Il y a sûrement mieux à faire que se lamenter. Réfléchir, par exemple. Oui, ça pourrait être pas mal réfléchir. Ou plutôt non, imaginer. Imaginer... Oui... Imaginons la scène :
L'heure est enfin arrivée. Deux gardes du corps viennent me chercher. Moi, évidemment, je les suis. C'est que je suis pressé, moi. On me fait traverser le bâtiment. Il est long, mais je savoure ce moment. Le dernier moment que je passerai dans cet état. Il faut quand même en profiter. Ce serait idiot ne pas le faire. Enfin, on arrive à une porte. C'est une grosse porte en fer, avec des barreaux sur la toute petite fenêtre. Un de mes gorilles sort une grosse clé, et ouvre la porte. Un vent glacial remonte alors dans le bâtiment. J'en profite. Ce sera peut-être la dernière brise que je sentirais avant la cérémonie. Et après, tout sera tellement différent. On me fait traverser la ville, jusqu'à une grande place. Il y a une estrade. Tout est déjà là. Ils n'ont rien laissé au hasard. Dans une demi-heure, ça commencera. Déjà, des personnes arrivent. Elles sont pressées elles aussi. Elles crient mon nom, avec des mots derrière, mais je suis dans un tel état d'excitation que je ne les comprends pas. Probablement des félicitations. Ou des encouragements. Le temps passe. L'excitation baisse. Je commence à m'ennuyer. Mais l'église le comprend. Elle fait accélérer l'horloge. Elle est gentille avec moi. C'est grâce à elle que je suis ici. Il est enfin l'heure. Celui qui va présider la cérémonie s'avance. Il m'appelle.

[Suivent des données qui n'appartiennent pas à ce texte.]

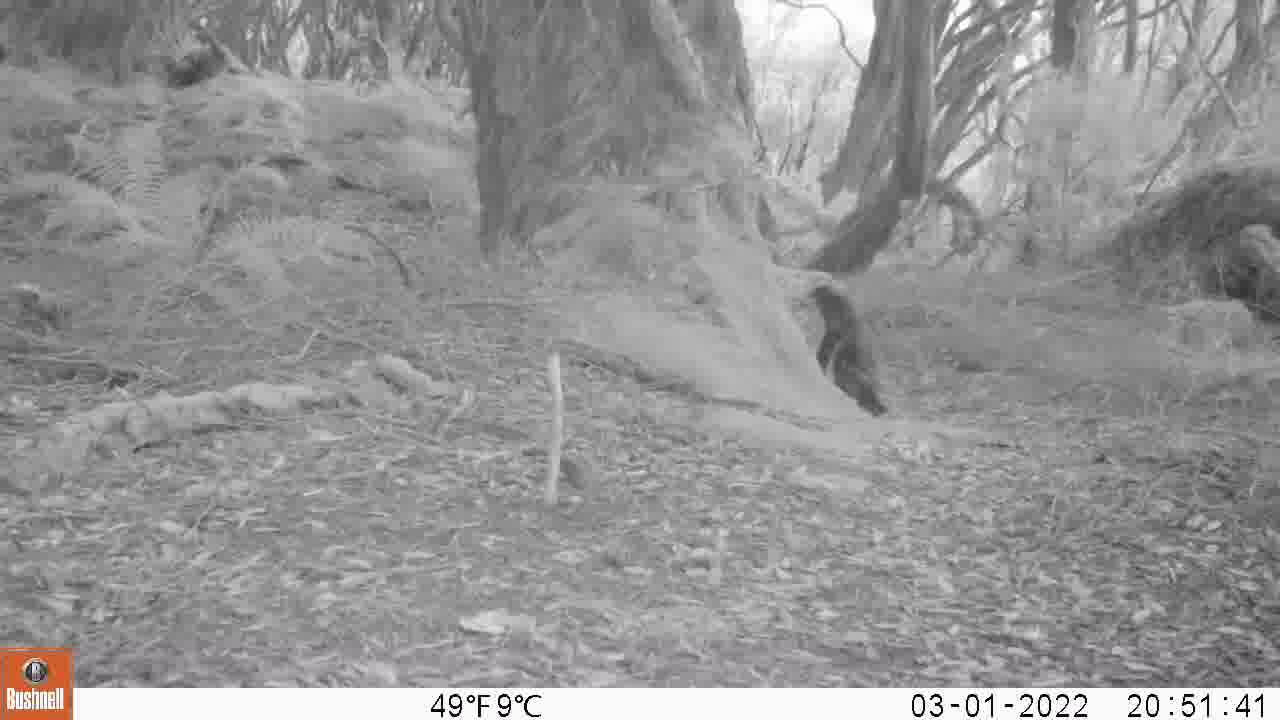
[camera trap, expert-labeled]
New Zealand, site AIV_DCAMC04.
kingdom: Animalia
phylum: Chordata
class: Aves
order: Sphenisciformes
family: Spheniscidae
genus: Megadyptes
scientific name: Megadyptes antipodes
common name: yellow-eyed penguin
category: yellow eyed penguin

Je m'avance à mon tour. Tout le monde cri mon nom... Il faut dire qu'il y a maintenant beaucoup de personnes. On me fait asseoir, on me fait asseoir devant ma destinée ! La foule crie plus fort encore. Oh, quel moment palpitant... Et là, mon couronnement. Le couronnement de ma carrière. Je doute fort que quiconque dans la foule qui se sera massée près de l'estrade ne puisse obtenir le privilège que j'aurai obtenu. Je les vois. Ils seront devant moi. Ils hurleront mon nom. Ils pousseront des cris de joie. Ils seront soulagés. Ce qu'ils attendaient est enfin arrivé. Ensuite, il y aura une fête. Elle sera en mon honneur, bien sûr. Il y aura un grand bâton, qui circulera de mains en mains. Au bout de ce bâton, il y aura une tête. Ils la pointeront vers les étoiles, en criant des « Enfin ». Cette tête, ce sera la mienne, évidement. Personnellement, je trouve cette animation un peu barbare et grotesque. Mais le peuple y tient. Et je ne peux rien leur refuser. Surtout après la belle cérémonie qu'ils me préparent. Alors, si ça les amusent...
Oh là là... Ce que j'ai hâte d'y être. Pourquoi le temps est-il si long ? Plus que deux jours...
J-1 :
Ça y est. J'y suis presque. Plus qu'une journée. Plus qu'une malheureuse petite journée. Le gardien m'a parlé aujourd'hui. On a un peu discuté. Il a voulut me taquiner au début, parce qu'il avait dit d'un ton joyeux : « Plus qu'une journée avant le grand jour », et moi je lui ai répondu : « Je sais. Et qu'est-ce que j'ai hâte d'y être ». « Tu t'ennuies tellement au point que tu sois pressé ? », qu'il m'a demandé. Je lui ai répondu que c'était en effet une des raisons qui trottait dans ma tête. Il a alors levé les yeux au ciel, et a grommelé quelque chose que je n'ai pas compris. Mais ce n'est pas grave. Demain, il pourra grommeler autant qu'il voudra. Je n'en aurais plus rien à faire...
Je me vois, après la cérémonie. Je suis allongé. Je me repose. C'est qu'elle sera fatigante. Je suis tout seul. C'était mon souhait. Je dors. On ne voit même pas bouger ma poitrine tellement je suis paisible. Ma respiration est inaudible. J'ai atteint un niveau de paix intérieur presque inaccessible pour qui ne la cherche pas. En fait, je rêve. Je suis dans les étoiles. Je danse dans leur lumière. Elles me caressent. Elles me dorlotent.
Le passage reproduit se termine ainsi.